### Page excerpt
---

Last week, noted Supreme Court analyst Jeffrey Toobin wrote a piece for The New Yorker predicting that the court will hear an abortion case next term. As Toobin notes, there has been a dramatic increase in the number of anti-abortion provisions passed by state legislatures since 2011.
What reproductive justice issues will the court likely take up? Here are four possibilities.
The court is likely to hear one of the more than 50 challenges to the Affordable Care Act’s contraceptive rule next term.
Three circuit courts (the Third, Seventh, and Tenth) heard oral arguments in May in cases involving for-profit corporations who refuse to provide health insurance for contraceptives to their employees because of the business owners’ religious beliefs. Though this may not seem like a direct challenge to abortion rights, many of the corporations (including the most notable, Hobby Lobby Stores) are only challenging the component of the rule that requires them to cover emergency contraceptives like Plan B and Ella, which the owners believe are abortifacients.
The right to refuse care because of deeply held religious beliefs is a growing issue in the field of reproductive health care. For one, religious refusals further stigmatize family planning and abortion care. Religious refusals also adversely affect low-income and rural women, who may be unable to access a different provider after they are refused care.
Attorneys for these corporations claim that in light of the court’s ruling in Citizens United, for-profit corporations are entitled to First Amendment free religious exercise rights as well as free speech rights. They also hold that the corporations’ religious freedoms should outweigh the government’s interest in ensuring women have equal access to comprehensive preventative health care.
The state of Oklahoma has asked the Supreme Court to review the state’s high court ruling that the a mandatory ultrasound law is an unconstitutional, undue burden on access to abortion care under the precedent set by the court in Planned Parenthood v. Casey.
Anti-abortion proponents in states across the country have lobbied to make ultrasounds a mandatory component of abortion care, though it is not considered medically necessary for first-trimester abortions. Six states currently require doctors to perform an ultrasound before providing a woman with an abortion, but many of these laws have been challenged in the courts.
Not only are these laws a veiled attempt to dissuade women from receiving abortion care, they also increase the costs of abortion procedures for women. Most also do not include an exception for women who are the victims of rape and incest or for women who know their fetus has a fatal deformity, in which cases the ultrasound can be an extremely emotionally traumatic experience.
Anti-abortion legislators are not only passing laws that make it more expensive for women to procure abortion procedures, they are also passing all-out bans on abortion.
Eight states have passed bans on abortion after 20 weeks, citing the faulty science of fetal pain. The challenge to Arizona’s ban on abortions after 20 weeks was recently struck down by the Ninth Circuit Court of Appeals, and it seems likely that the state will seek an appeal to the U.S. Supreme Court. Challenges are also pending in Idaho and Georgia.
With states like North Dakota and Arkansas banning abortion at even earlier points in pregnancy (six weeks and 12 weeks, respectively), it seems likely the court will have to revisit the debate over at what point the state’s interest in preserving a pregnancy begins to trump a woman’s desire to end one.
Last week the Supreme Court refused to hear an appeal of the Seventh Circuit ruling that struck down Indiana’s law banning Medicaid funding for Planned Parenthood. Lawmakers across the country are seeking to defund all Planned Parenthood facilities, relying on the theory that any funds that go to Planned Parenthood “indirectly subsidize” the provision of abortion care. While the court refused to hear Indiana’s appeal, they may end up hearing a challenge to similar laws in Arizona or Texas.
These four issues are likely contenders to reach the Supreme Court next year. However, there are many more issues the court could eventually hear as a result of the wave of anti-abortion laws recently passed. Bans on medication abortion have been challenged in Oklahoma and North Dakota. Targeted regulations of abortion providers are being challenged in North Dakota and Mississippi. These challenges are not yet at the stage where Supreme Court review seems imminent, but their day in court may be coming soon.

---

### Records provided

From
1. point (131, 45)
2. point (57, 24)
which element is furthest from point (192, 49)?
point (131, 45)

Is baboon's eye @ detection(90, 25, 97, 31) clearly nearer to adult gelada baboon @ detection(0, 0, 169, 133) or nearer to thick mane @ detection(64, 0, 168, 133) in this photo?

---

### Work to be completed
Copy out the abortion-cases article from "Anti-abortion legislators are" up to and including "Idaho and Georgia.", substituting "federal appeals court" for "Ninth Circuit Court of Appeals".

### Response to this task
Anti-abortion legislators are not only passing laws that make it more expensive for women to procure abortion procedures, they are also passing all-out bans on abortion.
Eight states have passed bans on abortion after 20 weeks, citing the faulty science of fetal pain. The challenge to Arizona’s ban on abortions after 20 weeks was recently struck down by the federal appeals court, and it seems likely that the state will seek an appeal to the U.S. Supreme Court. Challenges are also pending in Idaho and Georgia.